Owen DeLong via NANOG <nanog@nanog.org> wrote:
The double billing (had it been present at the time) would have prevented me from signing the LRSA for my IPv4 resources.
Owen, the root of your problem is that you signed an LRSA with ARIN, rather than keeping your legacy resources un-tainted by an ARIN contract that deliberately reduced your rights. When ARDC transferred 44.192/10 via ARIN, the recipient lost the legacy status of the address block. That was an ARIN requirement, which was OK with that particular recipient. However, ARIN is not your only option.
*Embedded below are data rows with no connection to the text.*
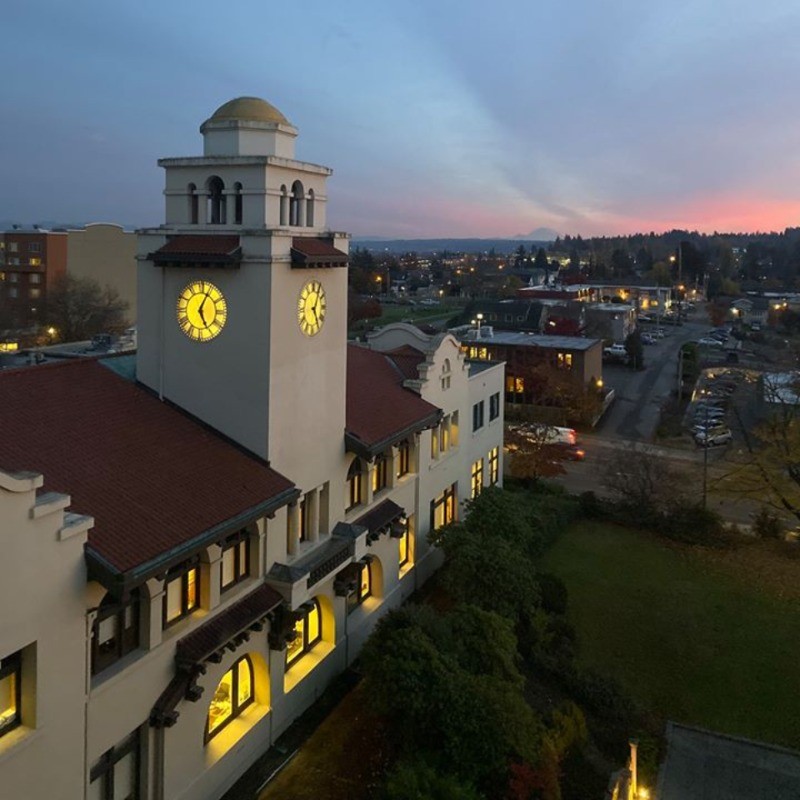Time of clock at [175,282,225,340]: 5:04
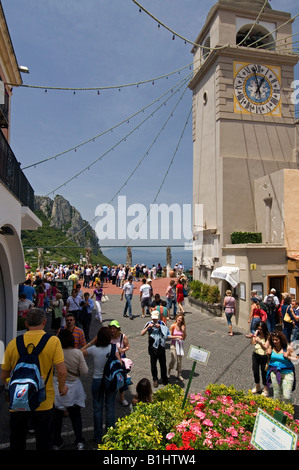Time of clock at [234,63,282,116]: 12:58
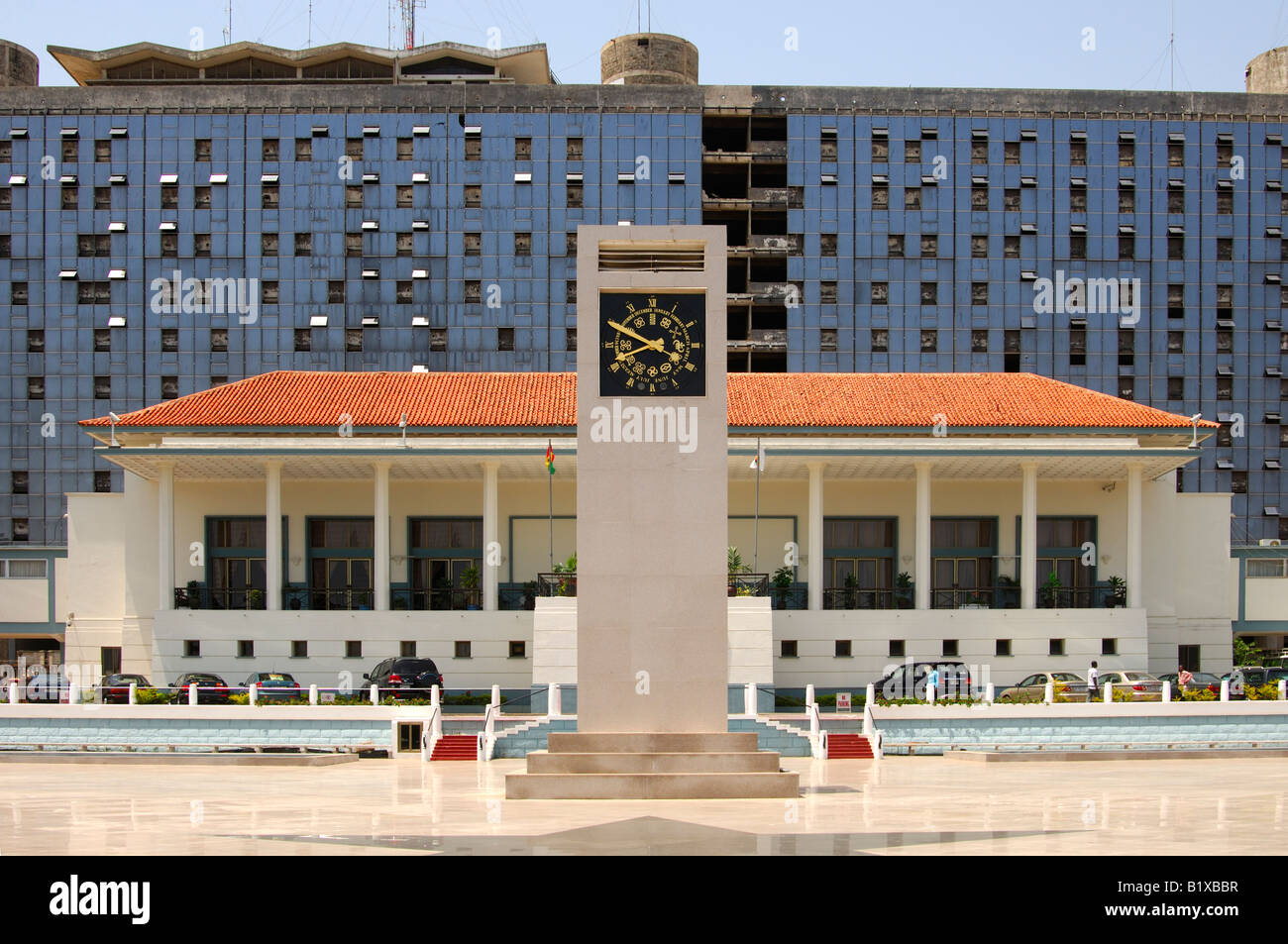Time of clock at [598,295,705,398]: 3:49
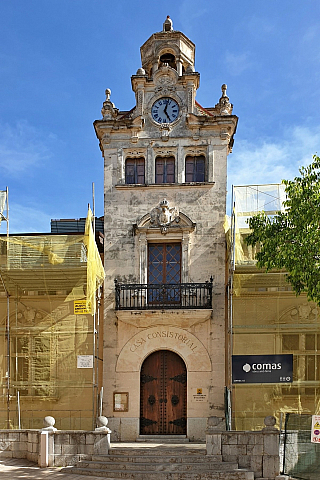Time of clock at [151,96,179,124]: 5:02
It is possible to transfer legacy resources such as IPv4 address blocks from ARIN to RIPE, having them be recognized as legacy blocks under RIPE jurisdiction. You can do this without signing any long term contract with RIPE, if you like; or you can choose to become a long-term paying RIPE member, under their fee schedule. All you need is to have any Internet resources in Europe -- like a virtual machine in a data center there, or a DNS server. I'm sure of this because I have done it; see https://apps.db.ripe.net/db-web-ui/lookup?source=ripe&key=209.16.159.0%20-%20209.16.159.255&type=inetnum The short-term contract for the transfer honors and retains the legacy status of those resources: that you own them, not the ARIN fiction that an RIR now controls them and will steal them from you if you stop paying them annually. Randy Bush detailed a similar transfer process back in 2016: https://archive.psg.com/160524.ripe-transfer.pdf The process is more bureaucratic and cumbersome than you expect; Europeans named bureacracy in the 1800s, and RIPE has raised it to a painful art. But once it's done, you are out from under the ARIN anti-legacy mentality forever. John Gilmore PS: If you want RPKI, which I didn't, you can sign a RIPE long term contract, pay them annually, and (according to Randy) they will STILL honor your ownership of your resources, unlike ARIN.